2K and Firaxis Games today revealed that Theodore Roosevelt will lead America in Sid Meier’s Civilization VI, launching on Oct 21st for Windows PC.
Roosevelt took office following the assassination of President McKinley in 1901 and, at the age of 42, became the youngest United States President in history – a record he still holds today. Roosevelt championed his “Square Deal” domestic policy, comprised of three basic ideals: the conservation of natural resources, greater control over corporate plutocracy, and consumer protection.

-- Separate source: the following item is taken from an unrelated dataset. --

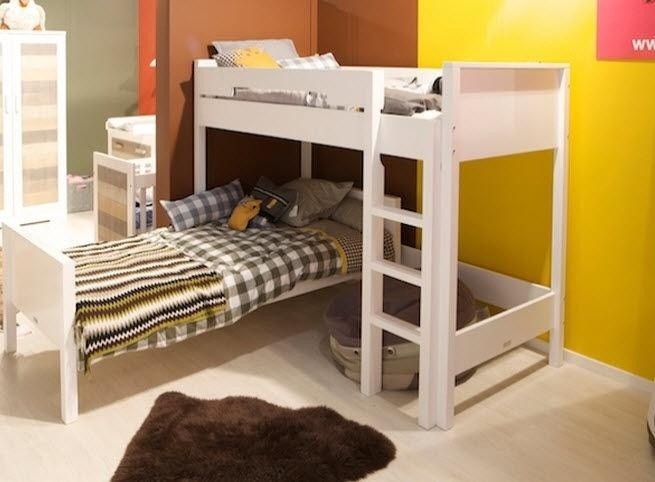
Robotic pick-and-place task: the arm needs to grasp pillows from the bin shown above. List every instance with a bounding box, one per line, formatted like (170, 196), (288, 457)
(159, 177), (354, 232)
(211, 38), (340, 68)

His efforts to regulate corporate “trust” monopolies earned him the nickname “trust buster.” He established the United States Forestry Service in 1905 and fought for the conservation of millions of acres of federal land, which are still protected to this day. Roosevelt also coined the iconic phrase “speak softly, and carry a big stick,” describing his form of foreign policy of negotiating peacefully while simultaneously threatening with the “big stick.” Roosevelt described this policy as “the exercise of intelligent forethought and of decisive action sufficiently far in advance of any likely crisis.”
Unique unit: P-51 Mustang
The P-51 “Mustang,” an aircraft created by America during World War II, was designed as a long-range, high-altitude fighter to serve in dogfights, escort bombers and even enact bombing missions on its own. The P-51 Mustang was able to outmaneuver the best German Luftwaffe fighters above 15,000 feet and even outlast the efficient Japanese fighters, and by 1943 the P-51 Mustang was in service on every American front.
Unique unit: Rough Rider
The 1st United States Volunteer Cavalry, better known by its colloquial moniker the “Rough Riders,” was a regiment recruited and raised by Theodore Roosevelt in 1898 AD to fight in the Spanish-American War. This volunteer regiment included 1,060 ranchers, cowboys, college athletes, miners and other rugged outdoorsmen hailing from New Mexico, Texas, Oklahoma and Arizona.
Unique Building: Film Studio
Thomas Edison, the much vaunted American inventor and businessman, created the first film studio in West Orange, New Jersey back in 1893. His film studio was used to capture the amusing larks of vaudeville and theater actors, to display within penny arcades, fairground tents and unused theaters. By 1920, there were a dozen film studios in operation around Hollywood, California, each feeding what would become an American and global obsession with film.